Got my truck last sat and wow...gave Black belt ninja (named truck) that super model down the brake booster and he shot out a load so big he felt like he gained 2 cy...

He was at 150k miles


----------



## fifty9singlecab (Aug 19, 2008)

*Mines doing the same thing.*

My 86.5 is doing the same thing. Mine didn't do it until I added sea foam. While spraying it in it sputtered the motor down and bucked and jumped for a second and then died. Then after it sat for about 10 min. I started it and it smoked like sea foam does and when I drove it down the road it misses at more than half throttle. You can ease up on the peddle and it will go fine but if you push it down it seems to be starving for fuel or seems to have a broken plug wire or something. I don't know. Ya'll tell us.


----------



## smikster (Aug 12, 2008)

check plugs...a very dirty engine with seafoam treatment can clog them...might very well burn off in a few days to


----------



## fifty9singlecab (Aug 19, 2008)

OK Thanks, I would say thats what mine is. It ran great before and I went to change the air filter and the carb looked dirty so my dumb butt sprayed sea foam in it. Now it runs rough over half throttle. My dad has already explained to me if it ain't broke don't fix it. But you live and learn. I'll drive it and see if it clears up and if not I will go and buy 8 plugs and do a change out.


----------



## smikster (Aug 12, 2008)

ehh just pull the plugs and clean again. went thew the carb? how did you spray it?


----------



## fifty9singlecab (Aug 19, 2008)

I sprayed it strait down the throat of the carb. Thats all. But sprayed quite a bit.


----------



## smikster (Aug 12, 2008)

...seafoam makes a spray but the stuff we all talk about comes in a pour can...and if you have a carb hey it works but i like to pull hoses off my truck and pour stuff in them....(I'm crazy lol)

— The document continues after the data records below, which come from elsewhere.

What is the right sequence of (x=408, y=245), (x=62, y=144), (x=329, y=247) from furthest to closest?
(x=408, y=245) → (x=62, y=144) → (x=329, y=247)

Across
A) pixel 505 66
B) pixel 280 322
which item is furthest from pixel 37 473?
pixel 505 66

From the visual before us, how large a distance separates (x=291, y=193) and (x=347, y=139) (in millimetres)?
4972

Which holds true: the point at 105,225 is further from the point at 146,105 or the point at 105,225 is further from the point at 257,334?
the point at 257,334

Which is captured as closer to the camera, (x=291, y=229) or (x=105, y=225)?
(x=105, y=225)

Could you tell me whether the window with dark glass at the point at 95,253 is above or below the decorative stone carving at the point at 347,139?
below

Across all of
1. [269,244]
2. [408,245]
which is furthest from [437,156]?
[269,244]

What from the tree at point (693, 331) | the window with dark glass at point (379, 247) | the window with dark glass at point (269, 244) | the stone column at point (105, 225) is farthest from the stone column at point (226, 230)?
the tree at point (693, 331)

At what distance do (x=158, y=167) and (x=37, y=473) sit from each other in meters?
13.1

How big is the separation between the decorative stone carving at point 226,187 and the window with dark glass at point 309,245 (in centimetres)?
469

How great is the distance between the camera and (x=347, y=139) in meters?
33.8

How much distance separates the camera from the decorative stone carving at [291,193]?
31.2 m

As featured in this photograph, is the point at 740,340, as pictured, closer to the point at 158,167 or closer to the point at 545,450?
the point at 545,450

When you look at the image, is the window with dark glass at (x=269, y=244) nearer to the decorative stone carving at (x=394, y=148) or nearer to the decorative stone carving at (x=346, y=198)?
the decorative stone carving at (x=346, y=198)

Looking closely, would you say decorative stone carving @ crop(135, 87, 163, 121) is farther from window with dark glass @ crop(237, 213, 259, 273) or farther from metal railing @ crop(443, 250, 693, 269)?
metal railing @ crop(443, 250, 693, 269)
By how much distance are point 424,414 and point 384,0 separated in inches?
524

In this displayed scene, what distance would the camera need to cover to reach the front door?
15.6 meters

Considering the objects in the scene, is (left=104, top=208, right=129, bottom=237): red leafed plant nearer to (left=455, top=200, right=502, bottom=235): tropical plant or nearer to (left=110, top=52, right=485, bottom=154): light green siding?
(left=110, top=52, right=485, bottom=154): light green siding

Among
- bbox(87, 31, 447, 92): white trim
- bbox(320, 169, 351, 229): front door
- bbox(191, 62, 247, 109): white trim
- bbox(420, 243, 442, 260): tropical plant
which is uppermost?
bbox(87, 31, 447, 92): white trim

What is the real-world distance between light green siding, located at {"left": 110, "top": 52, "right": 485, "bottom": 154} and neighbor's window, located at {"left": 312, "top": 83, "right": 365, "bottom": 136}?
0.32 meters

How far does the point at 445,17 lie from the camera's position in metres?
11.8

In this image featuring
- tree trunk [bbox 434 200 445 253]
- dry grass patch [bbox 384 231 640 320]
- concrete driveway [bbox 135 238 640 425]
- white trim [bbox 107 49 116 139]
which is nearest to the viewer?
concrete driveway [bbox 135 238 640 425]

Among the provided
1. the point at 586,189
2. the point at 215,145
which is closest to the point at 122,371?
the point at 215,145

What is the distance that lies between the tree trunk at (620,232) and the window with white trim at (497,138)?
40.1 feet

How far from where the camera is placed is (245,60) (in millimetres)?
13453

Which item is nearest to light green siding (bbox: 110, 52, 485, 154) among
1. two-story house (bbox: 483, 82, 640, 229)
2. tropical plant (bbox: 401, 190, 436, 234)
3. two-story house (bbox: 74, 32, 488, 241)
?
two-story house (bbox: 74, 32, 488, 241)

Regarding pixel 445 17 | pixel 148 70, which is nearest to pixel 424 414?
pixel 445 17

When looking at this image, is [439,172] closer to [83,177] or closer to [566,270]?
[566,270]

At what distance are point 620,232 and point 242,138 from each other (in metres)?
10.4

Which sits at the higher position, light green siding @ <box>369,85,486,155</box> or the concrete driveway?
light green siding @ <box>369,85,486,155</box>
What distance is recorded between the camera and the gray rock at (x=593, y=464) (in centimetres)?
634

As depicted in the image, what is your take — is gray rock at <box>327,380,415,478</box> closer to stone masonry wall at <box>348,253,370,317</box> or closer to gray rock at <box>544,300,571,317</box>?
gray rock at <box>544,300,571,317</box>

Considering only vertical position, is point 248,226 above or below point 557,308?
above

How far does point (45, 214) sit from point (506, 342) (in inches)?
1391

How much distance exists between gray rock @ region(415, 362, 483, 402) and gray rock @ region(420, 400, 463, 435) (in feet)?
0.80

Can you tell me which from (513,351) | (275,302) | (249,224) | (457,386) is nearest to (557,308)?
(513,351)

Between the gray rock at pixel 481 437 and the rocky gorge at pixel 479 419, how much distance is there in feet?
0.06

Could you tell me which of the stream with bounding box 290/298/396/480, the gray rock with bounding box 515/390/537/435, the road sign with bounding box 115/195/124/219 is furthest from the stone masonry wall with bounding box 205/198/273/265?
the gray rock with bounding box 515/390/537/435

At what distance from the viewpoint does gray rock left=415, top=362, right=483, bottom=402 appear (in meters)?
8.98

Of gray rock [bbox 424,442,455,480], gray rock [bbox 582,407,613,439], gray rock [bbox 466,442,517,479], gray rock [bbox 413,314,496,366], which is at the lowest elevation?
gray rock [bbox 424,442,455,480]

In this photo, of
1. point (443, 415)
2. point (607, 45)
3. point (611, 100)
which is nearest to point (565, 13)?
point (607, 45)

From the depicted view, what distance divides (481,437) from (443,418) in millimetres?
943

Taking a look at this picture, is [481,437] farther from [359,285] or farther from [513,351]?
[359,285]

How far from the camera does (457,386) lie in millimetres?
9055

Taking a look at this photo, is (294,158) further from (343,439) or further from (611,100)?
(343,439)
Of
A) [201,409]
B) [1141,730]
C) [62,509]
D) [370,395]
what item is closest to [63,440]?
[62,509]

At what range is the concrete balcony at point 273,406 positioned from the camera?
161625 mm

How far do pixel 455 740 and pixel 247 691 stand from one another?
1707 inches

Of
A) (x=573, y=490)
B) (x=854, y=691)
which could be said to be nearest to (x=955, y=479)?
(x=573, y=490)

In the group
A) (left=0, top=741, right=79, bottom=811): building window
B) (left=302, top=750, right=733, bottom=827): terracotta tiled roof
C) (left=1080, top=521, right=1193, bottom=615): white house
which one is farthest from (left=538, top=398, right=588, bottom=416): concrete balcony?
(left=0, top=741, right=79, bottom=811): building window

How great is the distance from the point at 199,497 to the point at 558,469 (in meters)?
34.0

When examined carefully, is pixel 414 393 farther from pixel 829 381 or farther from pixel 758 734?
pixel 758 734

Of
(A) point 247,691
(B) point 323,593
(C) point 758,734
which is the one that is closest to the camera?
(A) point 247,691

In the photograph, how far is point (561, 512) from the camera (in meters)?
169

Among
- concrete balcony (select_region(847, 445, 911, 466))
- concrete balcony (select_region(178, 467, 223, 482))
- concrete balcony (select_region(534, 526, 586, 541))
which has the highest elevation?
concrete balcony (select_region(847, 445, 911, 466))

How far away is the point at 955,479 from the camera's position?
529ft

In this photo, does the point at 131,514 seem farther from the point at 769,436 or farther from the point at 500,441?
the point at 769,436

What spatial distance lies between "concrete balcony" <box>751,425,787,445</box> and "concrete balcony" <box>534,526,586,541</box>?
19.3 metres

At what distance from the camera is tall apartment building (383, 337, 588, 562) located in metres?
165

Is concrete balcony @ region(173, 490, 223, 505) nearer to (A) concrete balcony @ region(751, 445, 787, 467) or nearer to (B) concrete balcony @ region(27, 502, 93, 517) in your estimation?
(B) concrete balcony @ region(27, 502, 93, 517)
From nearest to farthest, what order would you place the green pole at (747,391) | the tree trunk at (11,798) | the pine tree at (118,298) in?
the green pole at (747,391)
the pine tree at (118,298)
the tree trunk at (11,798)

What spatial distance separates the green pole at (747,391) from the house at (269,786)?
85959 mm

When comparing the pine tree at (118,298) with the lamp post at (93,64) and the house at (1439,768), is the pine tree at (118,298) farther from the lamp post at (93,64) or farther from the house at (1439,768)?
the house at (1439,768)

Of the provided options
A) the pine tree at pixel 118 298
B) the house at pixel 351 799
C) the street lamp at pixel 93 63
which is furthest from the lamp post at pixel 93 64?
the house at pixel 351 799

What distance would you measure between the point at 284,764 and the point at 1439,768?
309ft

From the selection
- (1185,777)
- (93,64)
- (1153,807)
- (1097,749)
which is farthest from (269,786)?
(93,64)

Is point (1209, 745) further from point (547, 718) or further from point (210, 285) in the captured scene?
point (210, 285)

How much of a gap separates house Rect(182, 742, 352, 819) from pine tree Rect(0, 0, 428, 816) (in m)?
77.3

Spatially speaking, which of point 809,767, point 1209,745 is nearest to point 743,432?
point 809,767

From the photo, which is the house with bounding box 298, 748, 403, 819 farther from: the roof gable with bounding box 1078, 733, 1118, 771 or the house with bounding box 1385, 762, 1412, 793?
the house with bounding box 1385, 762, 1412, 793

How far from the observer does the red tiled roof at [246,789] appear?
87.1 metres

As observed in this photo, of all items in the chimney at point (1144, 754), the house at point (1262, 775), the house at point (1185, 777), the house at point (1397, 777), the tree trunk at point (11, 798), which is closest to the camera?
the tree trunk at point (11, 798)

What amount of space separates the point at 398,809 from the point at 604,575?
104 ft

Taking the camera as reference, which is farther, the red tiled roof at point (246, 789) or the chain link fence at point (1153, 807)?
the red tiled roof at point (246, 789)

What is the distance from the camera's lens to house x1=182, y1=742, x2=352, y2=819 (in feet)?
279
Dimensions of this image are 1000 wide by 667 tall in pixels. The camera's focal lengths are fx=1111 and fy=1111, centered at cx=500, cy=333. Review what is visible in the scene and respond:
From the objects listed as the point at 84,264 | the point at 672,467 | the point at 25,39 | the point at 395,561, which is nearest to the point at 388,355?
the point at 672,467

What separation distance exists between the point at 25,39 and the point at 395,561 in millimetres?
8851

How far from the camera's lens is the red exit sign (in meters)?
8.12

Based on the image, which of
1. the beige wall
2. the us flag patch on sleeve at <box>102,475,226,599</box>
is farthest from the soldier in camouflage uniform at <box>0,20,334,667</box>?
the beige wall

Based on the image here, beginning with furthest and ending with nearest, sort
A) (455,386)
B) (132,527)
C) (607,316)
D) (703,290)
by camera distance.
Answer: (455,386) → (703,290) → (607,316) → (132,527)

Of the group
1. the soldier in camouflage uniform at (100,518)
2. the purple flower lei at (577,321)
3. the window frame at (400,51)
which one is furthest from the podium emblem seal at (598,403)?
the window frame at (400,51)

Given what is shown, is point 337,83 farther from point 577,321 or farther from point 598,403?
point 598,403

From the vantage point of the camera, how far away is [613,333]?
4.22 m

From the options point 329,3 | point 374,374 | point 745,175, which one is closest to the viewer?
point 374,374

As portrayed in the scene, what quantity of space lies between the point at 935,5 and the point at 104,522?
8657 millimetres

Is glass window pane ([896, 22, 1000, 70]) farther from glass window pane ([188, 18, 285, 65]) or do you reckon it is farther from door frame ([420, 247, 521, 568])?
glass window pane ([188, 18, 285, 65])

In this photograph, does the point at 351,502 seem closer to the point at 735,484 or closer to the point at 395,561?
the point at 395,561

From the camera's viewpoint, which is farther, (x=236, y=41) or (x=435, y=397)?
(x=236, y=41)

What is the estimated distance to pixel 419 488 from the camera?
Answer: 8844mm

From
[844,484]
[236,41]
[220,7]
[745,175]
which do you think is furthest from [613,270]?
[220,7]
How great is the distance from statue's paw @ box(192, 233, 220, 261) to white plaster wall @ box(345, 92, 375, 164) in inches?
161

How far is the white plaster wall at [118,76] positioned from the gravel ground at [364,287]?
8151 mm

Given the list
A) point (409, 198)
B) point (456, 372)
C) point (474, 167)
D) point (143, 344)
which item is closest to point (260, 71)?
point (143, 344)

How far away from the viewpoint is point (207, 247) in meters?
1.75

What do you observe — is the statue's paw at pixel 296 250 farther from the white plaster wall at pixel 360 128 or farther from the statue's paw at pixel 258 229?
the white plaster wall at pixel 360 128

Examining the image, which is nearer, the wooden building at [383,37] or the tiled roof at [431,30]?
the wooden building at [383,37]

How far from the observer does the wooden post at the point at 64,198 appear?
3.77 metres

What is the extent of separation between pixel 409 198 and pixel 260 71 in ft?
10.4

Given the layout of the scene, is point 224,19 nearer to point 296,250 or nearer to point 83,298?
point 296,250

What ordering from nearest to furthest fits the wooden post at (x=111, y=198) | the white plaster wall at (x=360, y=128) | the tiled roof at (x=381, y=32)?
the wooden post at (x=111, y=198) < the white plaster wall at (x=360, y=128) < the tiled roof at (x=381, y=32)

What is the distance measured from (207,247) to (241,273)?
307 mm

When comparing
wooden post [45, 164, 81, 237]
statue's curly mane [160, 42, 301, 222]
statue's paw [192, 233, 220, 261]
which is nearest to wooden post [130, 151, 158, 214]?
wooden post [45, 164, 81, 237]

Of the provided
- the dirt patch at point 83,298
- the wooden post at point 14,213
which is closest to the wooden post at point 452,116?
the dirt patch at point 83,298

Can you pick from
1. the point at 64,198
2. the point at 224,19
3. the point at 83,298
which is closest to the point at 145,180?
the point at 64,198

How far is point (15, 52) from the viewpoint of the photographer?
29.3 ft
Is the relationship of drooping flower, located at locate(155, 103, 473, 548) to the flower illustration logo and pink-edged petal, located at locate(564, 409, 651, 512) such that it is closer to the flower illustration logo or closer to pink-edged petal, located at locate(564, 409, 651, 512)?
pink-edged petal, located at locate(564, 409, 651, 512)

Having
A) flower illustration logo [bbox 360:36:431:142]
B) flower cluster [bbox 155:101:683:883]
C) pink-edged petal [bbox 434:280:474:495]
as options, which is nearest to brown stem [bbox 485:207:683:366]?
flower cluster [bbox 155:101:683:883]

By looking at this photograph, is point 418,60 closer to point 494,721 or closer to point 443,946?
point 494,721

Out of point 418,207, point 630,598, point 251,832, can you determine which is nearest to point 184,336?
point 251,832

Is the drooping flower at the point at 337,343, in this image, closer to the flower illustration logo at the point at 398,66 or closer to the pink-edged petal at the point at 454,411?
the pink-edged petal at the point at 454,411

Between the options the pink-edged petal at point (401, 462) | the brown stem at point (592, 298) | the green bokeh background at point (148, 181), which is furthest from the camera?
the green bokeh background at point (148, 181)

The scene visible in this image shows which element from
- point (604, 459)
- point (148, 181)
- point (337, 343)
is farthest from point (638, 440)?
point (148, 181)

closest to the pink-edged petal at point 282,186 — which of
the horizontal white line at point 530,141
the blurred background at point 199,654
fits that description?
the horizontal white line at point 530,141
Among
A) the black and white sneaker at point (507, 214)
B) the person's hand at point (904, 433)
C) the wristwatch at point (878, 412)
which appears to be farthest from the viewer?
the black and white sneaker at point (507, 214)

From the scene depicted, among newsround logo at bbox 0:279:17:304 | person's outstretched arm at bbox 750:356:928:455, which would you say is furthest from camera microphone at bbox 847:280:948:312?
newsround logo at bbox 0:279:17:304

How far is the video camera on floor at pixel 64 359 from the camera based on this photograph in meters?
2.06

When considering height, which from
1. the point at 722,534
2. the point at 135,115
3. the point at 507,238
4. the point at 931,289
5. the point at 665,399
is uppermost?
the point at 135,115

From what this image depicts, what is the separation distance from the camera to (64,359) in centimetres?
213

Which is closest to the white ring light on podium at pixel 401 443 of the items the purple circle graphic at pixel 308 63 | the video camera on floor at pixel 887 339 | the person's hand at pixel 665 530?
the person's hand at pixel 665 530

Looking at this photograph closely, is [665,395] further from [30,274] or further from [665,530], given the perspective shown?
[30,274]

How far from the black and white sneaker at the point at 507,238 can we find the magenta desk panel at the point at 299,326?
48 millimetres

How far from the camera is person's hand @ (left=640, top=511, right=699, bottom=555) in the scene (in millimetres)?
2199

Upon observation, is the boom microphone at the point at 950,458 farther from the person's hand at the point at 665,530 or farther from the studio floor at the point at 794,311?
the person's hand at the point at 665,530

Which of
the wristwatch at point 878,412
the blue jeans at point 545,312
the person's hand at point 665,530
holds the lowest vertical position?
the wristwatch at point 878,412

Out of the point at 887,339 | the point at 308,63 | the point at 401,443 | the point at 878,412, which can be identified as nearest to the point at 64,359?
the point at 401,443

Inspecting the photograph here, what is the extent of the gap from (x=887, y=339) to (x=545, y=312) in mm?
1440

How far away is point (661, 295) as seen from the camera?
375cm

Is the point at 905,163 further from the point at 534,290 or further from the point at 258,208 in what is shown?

i found something out today...

i'm sticking 31 1.5 15's on my truck when i get rich lol

and I've got it down to 2 and can't decide...one will cost me almost 200 more but i like and the other will do and will last longer...i feel like a woman with something bleeding and I'm at walmart at 2 in the morning...ahhh night


----------



## fifty9singlecab (Aug 19, 2008)

Yes what I have pours out but I have it in a windex bottle so I can stream it or fog it.


----------